GOAL: Gather every line in the records below that contains the word "location". Case counts.

EXTRACTED RECORDS:

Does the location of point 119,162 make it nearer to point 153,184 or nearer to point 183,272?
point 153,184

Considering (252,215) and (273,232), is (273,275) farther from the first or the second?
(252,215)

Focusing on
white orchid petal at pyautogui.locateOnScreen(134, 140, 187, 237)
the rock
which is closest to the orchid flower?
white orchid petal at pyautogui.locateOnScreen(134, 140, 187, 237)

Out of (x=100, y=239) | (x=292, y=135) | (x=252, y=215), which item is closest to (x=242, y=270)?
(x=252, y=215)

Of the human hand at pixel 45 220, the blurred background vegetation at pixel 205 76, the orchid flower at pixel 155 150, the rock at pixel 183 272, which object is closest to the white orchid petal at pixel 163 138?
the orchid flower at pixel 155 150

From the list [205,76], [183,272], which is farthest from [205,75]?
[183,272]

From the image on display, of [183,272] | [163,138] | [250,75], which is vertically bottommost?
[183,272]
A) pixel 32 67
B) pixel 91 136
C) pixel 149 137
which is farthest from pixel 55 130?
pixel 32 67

* * *

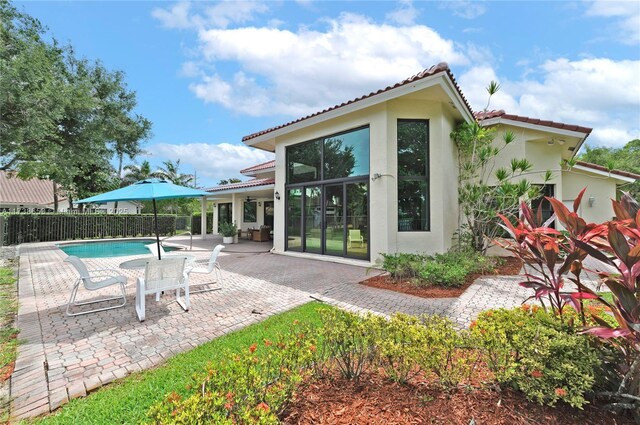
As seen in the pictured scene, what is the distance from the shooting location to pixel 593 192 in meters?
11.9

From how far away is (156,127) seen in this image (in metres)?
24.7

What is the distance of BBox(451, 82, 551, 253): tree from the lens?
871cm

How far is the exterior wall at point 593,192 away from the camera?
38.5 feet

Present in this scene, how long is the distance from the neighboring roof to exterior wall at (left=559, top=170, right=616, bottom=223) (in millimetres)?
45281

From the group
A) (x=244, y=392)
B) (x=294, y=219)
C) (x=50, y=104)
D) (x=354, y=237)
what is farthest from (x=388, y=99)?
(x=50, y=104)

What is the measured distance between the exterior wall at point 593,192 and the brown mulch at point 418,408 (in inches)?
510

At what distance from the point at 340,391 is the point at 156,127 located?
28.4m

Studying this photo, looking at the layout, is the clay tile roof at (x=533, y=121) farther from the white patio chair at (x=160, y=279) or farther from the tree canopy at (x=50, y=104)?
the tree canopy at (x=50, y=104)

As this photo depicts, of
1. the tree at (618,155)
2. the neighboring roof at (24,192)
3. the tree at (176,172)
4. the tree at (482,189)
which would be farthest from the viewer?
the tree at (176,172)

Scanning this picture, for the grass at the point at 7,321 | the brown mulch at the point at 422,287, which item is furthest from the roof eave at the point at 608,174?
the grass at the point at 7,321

EXERCISE ANSWER:
Does the location of point 119,162 make it nearer to point 153,184 or nearer to point 183,272?
As seen in the pictured scene, what is the distance from the shooting location to pixel 593 192 in meters?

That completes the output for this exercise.